PROBLEM DESCRIPTION:
How many lines in the data below contain the string "Given", with case counting? Reply with the number alone.

TASK INPUT:
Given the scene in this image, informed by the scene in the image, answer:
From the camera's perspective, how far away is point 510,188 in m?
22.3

==

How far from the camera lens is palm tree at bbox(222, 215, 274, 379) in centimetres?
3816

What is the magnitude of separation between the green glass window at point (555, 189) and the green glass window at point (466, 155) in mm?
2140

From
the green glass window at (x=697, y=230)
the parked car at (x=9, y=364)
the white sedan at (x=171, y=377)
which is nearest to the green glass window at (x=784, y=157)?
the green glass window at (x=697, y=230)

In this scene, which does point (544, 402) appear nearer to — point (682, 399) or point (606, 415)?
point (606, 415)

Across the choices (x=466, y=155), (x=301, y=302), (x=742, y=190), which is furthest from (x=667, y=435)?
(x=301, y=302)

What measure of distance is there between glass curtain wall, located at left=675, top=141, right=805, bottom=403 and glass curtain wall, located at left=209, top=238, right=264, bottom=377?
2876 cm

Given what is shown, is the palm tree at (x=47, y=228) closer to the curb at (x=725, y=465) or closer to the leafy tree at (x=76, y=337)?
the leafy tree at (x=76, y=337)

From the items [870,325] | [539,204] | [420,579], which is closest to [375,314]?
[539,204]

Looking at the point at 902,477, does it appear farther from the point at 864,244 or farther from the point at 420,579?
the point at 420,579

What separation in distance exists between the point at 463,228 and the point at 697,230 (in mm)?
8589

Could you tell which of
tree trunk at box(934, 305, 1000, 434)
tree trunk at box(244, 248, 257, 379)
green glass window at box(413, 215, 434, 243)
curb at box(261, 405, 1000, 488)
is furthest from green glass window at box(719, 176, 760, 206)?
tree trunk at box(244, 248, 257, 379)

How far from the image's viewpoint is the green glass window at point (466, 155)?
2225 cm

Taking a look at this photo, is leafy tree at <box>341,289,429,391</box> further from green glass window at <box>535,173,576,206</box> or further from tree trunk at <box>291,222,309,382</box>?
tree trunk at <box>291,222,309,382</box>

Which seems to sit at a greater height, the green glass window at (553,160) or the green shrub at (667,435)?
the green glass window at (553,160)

WORKED SOLUTION:
2